* ABOUT THIS EXERCISE:
Nothing outside the range is to be copied. From the entries below, reproduce exactly the lines starting at the one with "Сверло Standard по" and ending at the one with "1UPJ-924045614", without pictures.

--- RECORDS PROVIDED ---

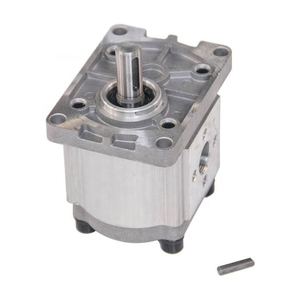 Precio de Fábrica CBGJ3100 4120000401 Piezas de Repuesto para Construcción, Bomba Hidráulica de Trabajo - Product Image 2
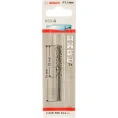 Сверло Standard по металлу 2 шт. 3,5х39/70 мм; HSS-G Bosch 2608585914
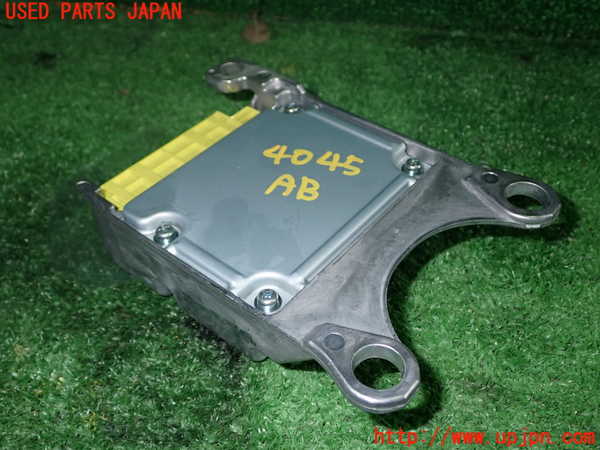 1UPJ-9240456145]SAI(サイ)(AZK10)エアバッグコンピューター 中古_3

---
--- RECORDS PROVIDED ---

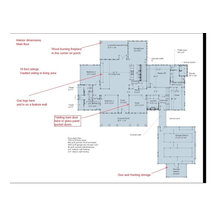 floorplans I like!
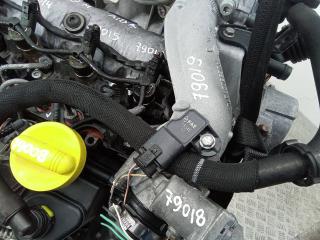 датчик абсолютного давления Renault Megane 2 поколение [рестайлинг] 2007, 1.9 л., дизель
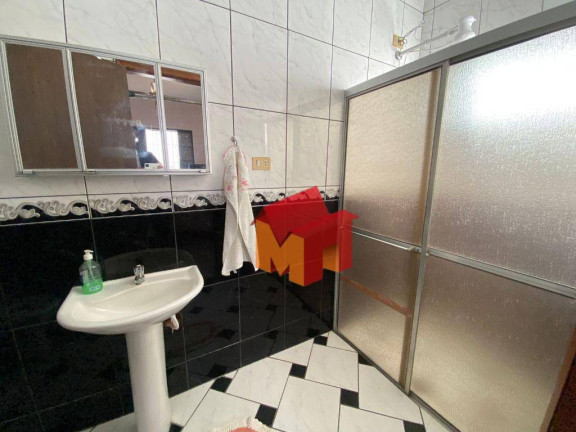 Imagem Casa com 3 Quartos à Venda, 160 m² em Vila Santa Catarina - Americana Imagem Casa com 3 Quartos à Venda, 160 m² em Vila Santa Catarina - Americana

---
--- RECORDS PROVIDED ---

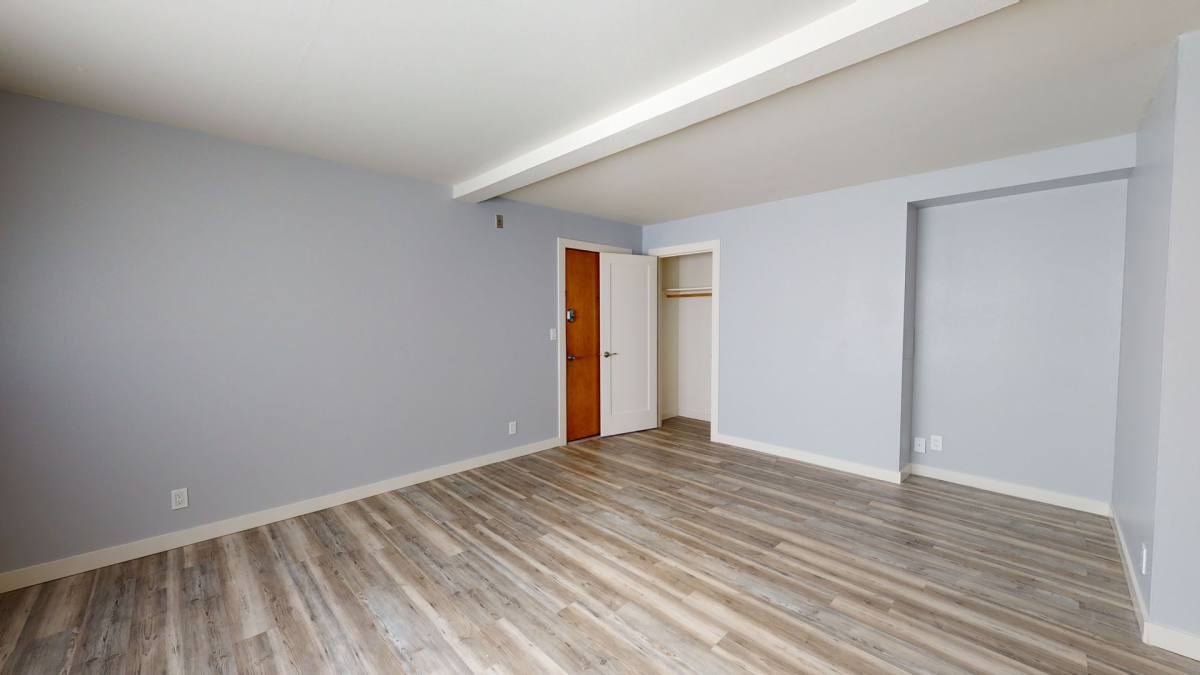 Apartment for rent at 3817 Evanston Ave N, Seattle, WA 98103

---

* WRITTEN RESPONSE:
 Сверло Standard по металлу 2 шт. 3,5х39/70 мм; HSS-G Bosch 2608585914
 1UPJ-9240456145]SAI(サイ)(AZK10)エアバッグコンピューター 中古_3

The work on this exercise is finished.